**Task details:**
Using the records below, write out only the lines from the line containing "BMW 4-Series 2022 из KR, фото 10" up to and including the line containing "IJssalon Bemer", exactly, with no pictures.

Provided records Start Marker

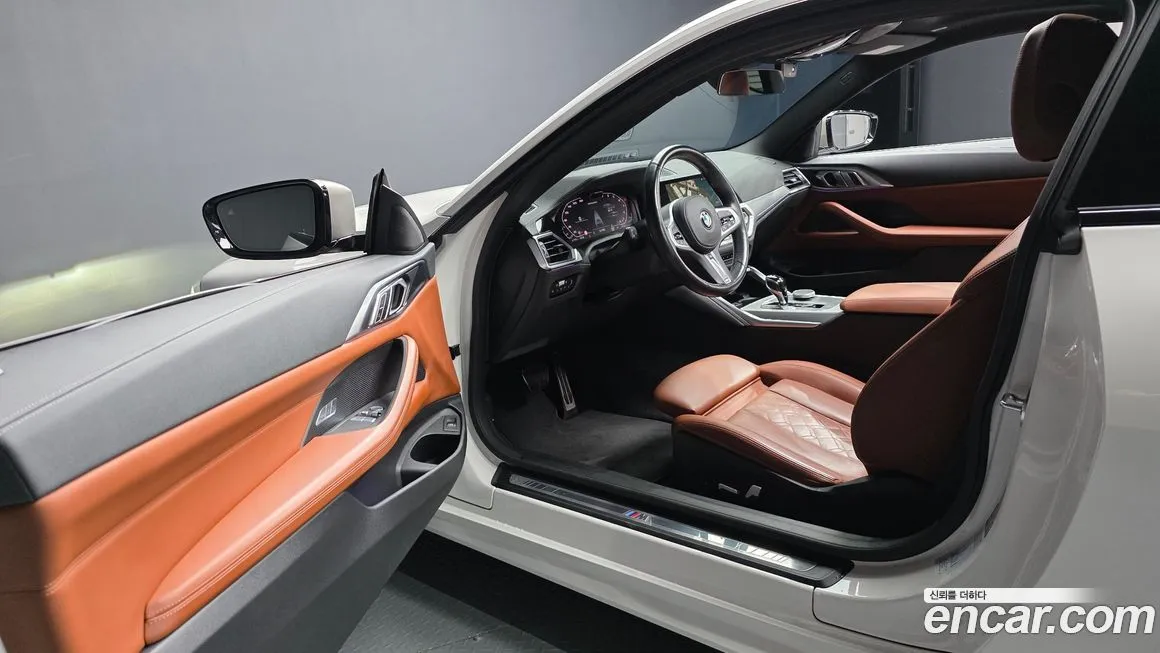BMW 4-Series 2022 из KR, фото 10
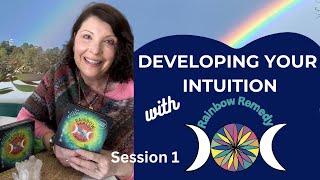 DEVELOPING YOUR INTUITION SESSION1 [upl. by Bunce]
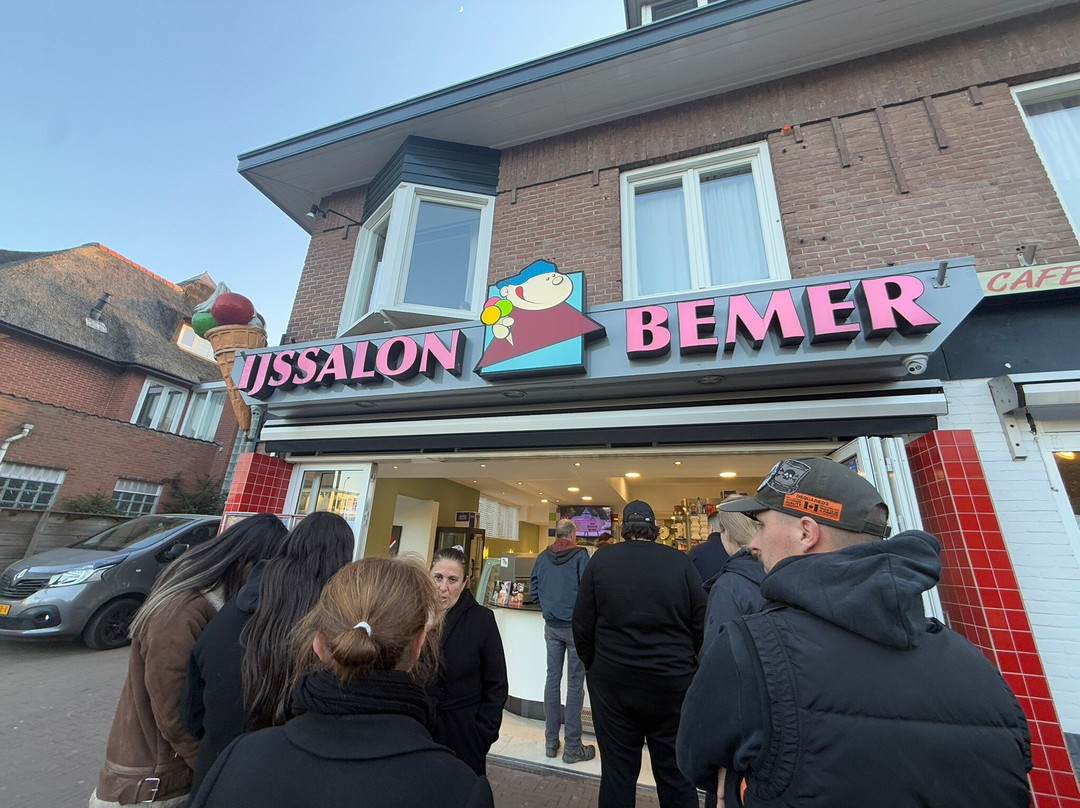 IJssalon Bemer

Provided records End Marker
Provided records Start Marker

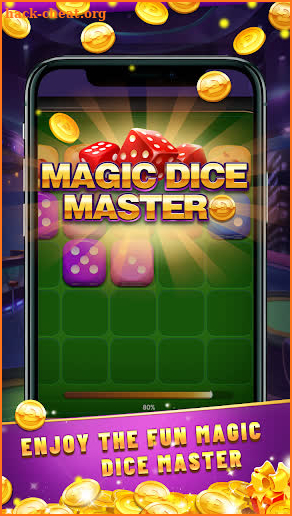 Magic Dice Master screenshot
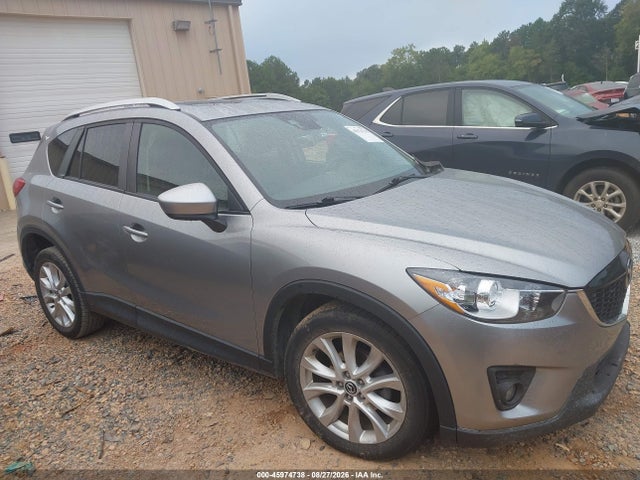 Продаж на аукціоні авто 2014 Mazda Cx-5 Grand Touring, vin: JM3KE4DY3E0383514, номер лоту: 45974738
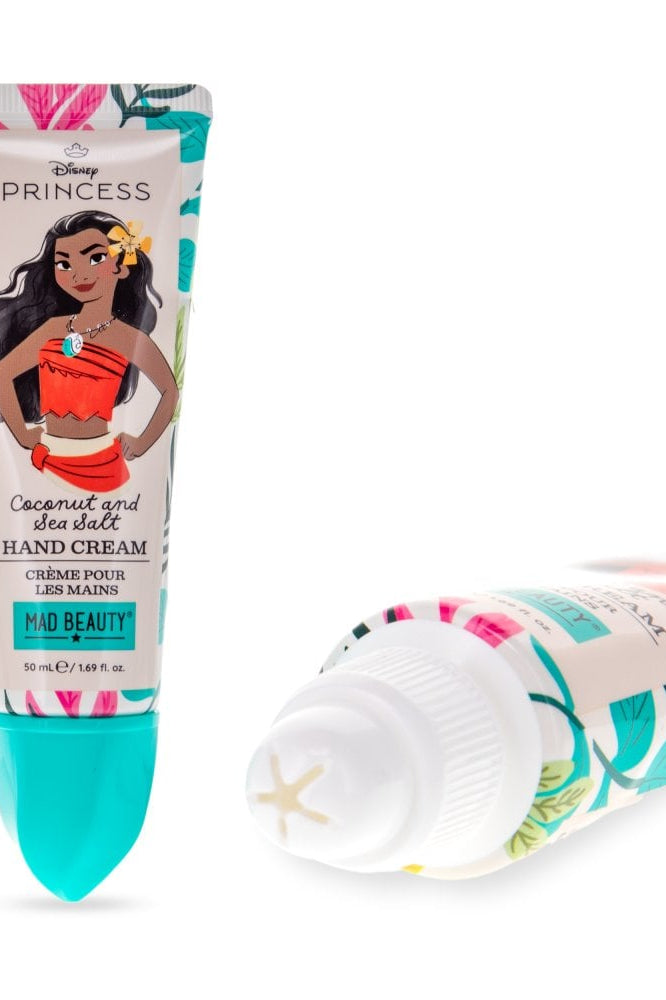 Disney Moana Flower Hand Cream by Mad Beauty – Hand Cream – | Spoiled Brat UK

Provided records End Marker
Provided records Start Marker

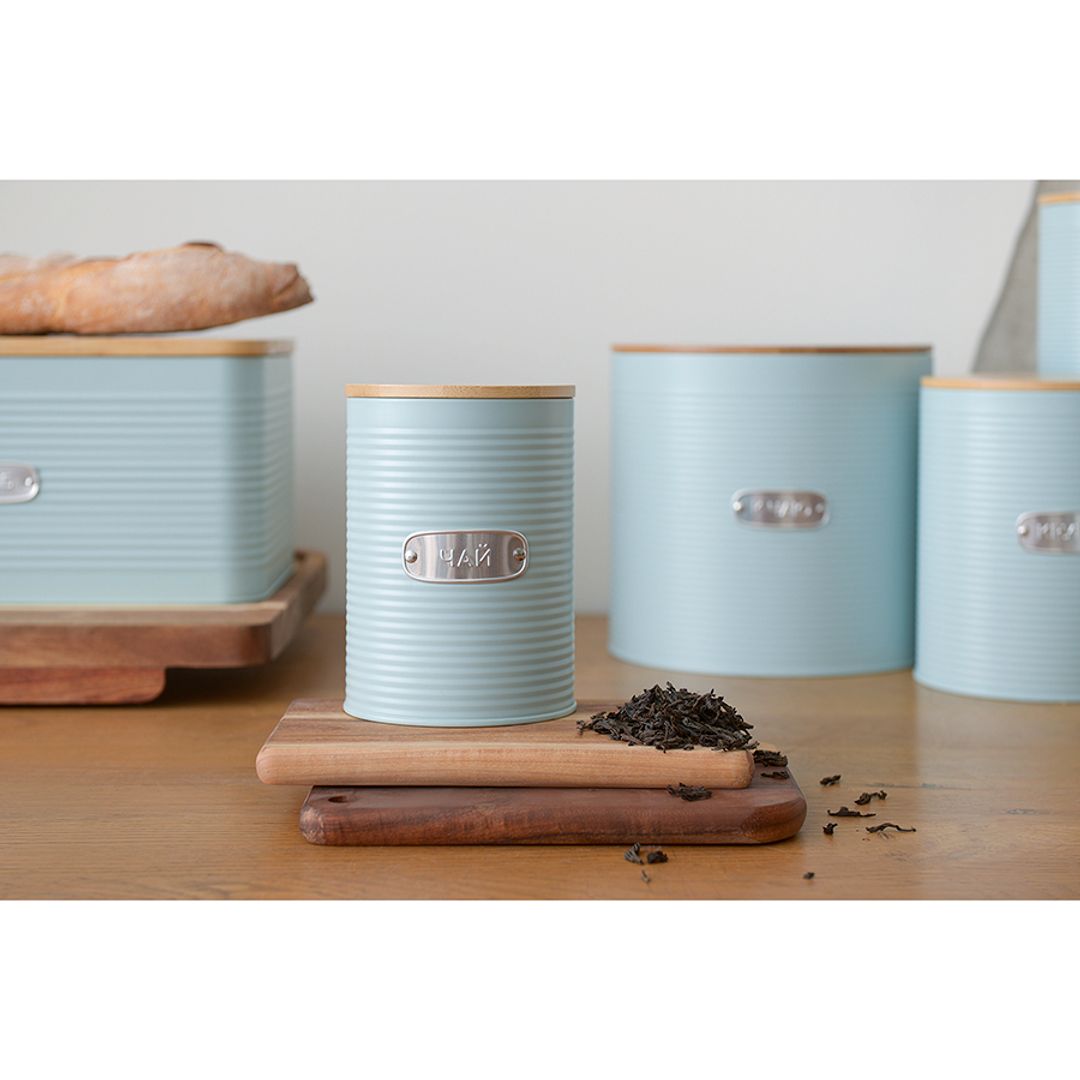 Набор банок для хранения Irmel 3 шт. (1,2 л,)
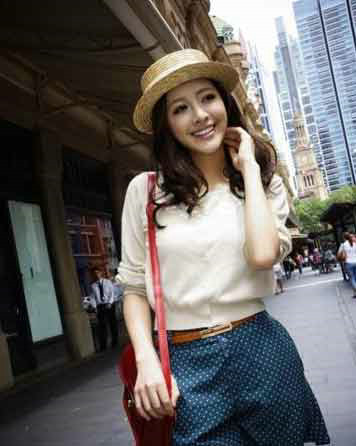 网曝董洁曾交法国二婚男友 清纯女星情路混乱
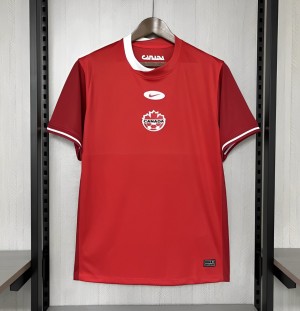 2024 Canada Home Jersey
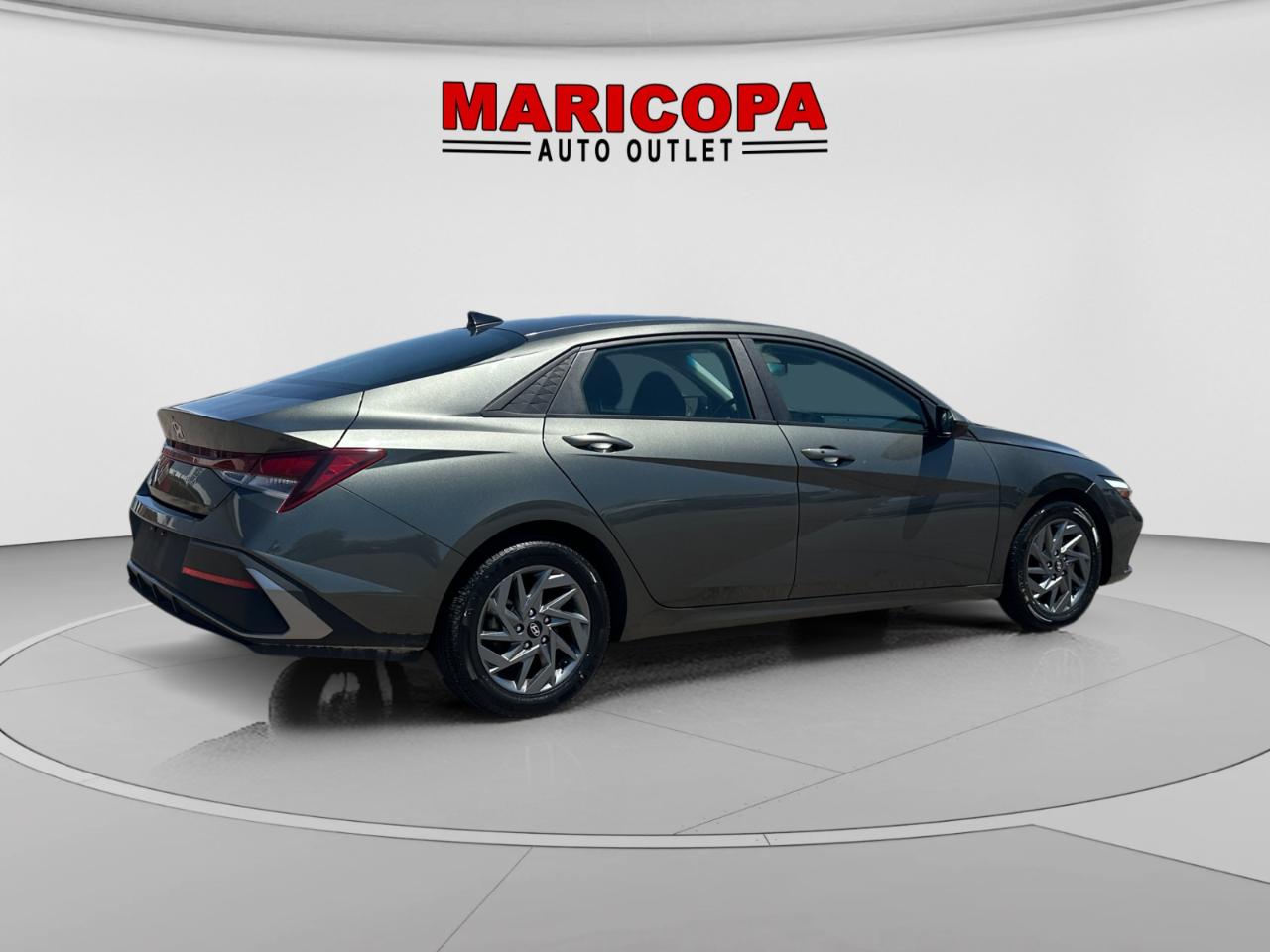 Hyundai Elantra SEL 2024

Provided records End Marker

**Solution to the exercise:**
BMW 4-Series 2022 из KR, фото 10
 DEVELOPING YOUR INTUITION SESSION1 [upl. by Bunce]
 IJssalon Bemer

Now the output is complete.